What was left was the kind of tired, untrue anti-Obama rant that conservative shock jocks have been delivering on air for the past 30 months or so.
Needlessly to say, this doesn’t play to Romney’s (again, considerable) strengths, and it may explain in part why Gingrich, who is far better at this sort of Limbaughesque demagoguery, is now nipping at Mitt’s heels in the Palmetto State. If you’re going to spin a fantasy, you have to make people believe. Romney can’t.
As the tepid applause died down and the large room began to empty (Romney’s advance staff had roped off half of the hall to make the crowd look larger), I struck up a conversation with John Quinn, a 67-year-old Bronx transplant and telecommunications worker who’s now retired—“but not,” as he put it, “by choice.” Quinn is exactly the sort of voter Romney was seeking to excite with his remarks. “Obama is a liar, a socialist,” he told me. “This guy’s hanging out with communists and anarchists. I can’t believe that he actually became president. What the hell did he accomplish? Organizer. Come on. Give me a break. He glibbed his way into it.”
But unfortunately for Romney, the pitch didn’t go over all that well: Quinn was left cold by the performance. “It was the usual platitudes,” he explained. “If you’re going to go up against Obama, you’ve got to be a better speaker. More confidence, more enthusiasm, more with it. I don’t care about how you met your wife. I want to know what you’re going to do.”

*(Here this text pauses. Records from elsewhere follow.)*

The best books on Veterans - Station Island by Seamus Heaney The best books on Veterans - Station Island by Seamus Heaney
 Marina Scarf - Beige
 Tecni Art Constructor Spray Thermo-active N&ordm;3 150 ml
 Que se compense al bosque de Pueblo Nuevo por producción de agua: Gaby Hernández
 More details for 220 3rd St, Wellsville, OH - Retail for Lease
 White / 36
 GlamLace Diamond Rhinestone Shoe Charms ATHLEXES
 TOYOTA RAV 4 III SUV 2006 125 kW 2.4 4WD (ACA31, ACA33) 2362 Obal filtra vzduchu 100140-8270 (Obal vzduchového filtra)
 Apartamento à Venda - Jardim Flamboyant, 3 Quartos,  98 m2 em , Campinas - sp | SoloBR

I asked Quinn if he was planning to vote for Romney in the primary. “I’m going to vote in the primary for Ron Paul, because I want his voice to be heard and I want people to recognize that the guy is smart,” he said. “But I’ll be honest. I think Romney’s going to get the nod, because politics and all the backdoor bullshit that goes on in this country.”
Will you vote for him in the general then? “Yeah, if he won the nod,” Quinn told me. “I’ve got to be realistic. But I also have this feeling that once he gets in power, if he does, he’ll just be another politician going along with the Washington crowd.”